### [WHAT TO DO]
1 - Answer these questions about the text on speaking up for youth rights below:
(a) What are the ways of spreading the message that the opening paragraph lists?
(b) What does research show people remember more than statistics?
(c) What example of a simple request does the text give under "Offer solutions"?
2 - Rewrite the paragraph beginning "State the problem." in the text on speaking up for youth rights below as a short bulleted list that keeps its main facts.

### [SELECTED EXTRACT]

════════════════

The prospect of publicly standing up for youth rights may seem daunting at first, but there are many ways to spread awareness and encourage people to get involved. Talking to your neighbor, your senator or representative, or giving a class presentation are just a few of the opportunities to spread the message about youth rights or a specific campaign.

 

Elements of being a successful spokesperson

Whether someone is listening to you for a few minutes or an hour, your goal is to give them an understanding of the problems facing young people and motivate them to take action. Here are some things to keep in mind when discussing youth rights in front of an audience:

  • State the problem. It is important that your listeners understand the issue at hand. Provide enough background information about the topic to educate and engage them. It might also be useful to use resources from the NYRA website or from other reputable organizations, since many in the audience will be unfamiliar with the subject. In turn, they can educate others with these resources in the future.
  • Tell a personal story. Telling your personal story helps people connect with you. Research shows that people remember personal stories more than statistics. Try to include the following information:
    • Why you care about the issue/community you’re discussing;
    • How the issue affects you;
    • Why you joined NYRA;
    • Why people you know are involved in the campaign;
    • What it would mean to you personally if change was implemented.
  • Learn a few talking points. These can be statistics, quotes, or other facts. Try to keep them relevant and memorable, so that your listeners don’t become bored or confused. With simple yet important facts, your audience will be prepared to take action and share this information with others in the future.
  • Offer solutions. People don’t just want to hear about the problem. They also want to know how they can get involved. This may involve a simple request (signing a petition, for example) or a more direct call to action (like participating in a protest). This call to action will depend on the topic and type of resources available in your area.

════════════════

### [LISTED ENTRIES]
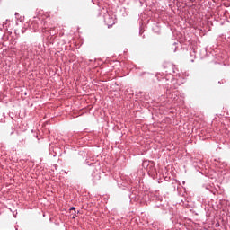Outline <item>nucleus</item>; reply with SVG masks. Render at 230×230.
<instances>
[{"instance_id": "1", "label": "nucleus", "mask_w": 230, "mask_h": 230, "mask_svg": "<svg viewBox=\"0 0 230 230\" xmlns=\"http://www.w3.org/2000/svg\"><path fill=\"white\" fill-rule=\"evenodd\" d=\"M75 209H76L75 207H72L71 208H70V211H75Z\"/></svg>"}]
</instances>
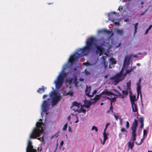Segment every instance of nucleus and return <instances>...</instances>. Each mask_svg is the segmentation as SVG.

════════════════

### [RESPONSES]
1 -
(a) Talking to your neighbor, talking to your senator or representative, and giving a class presentation.
(b) Personal stories.
(c) Signing a petition.

2 -
- Make sure listeners understand the issue.
- Give enough background information to educate and engage them.
- Consider using resources from the NYRA website or other reputable organizations, since many listeners will be unfamiliar with the subject.
- Listeners can later use these resources to educate others.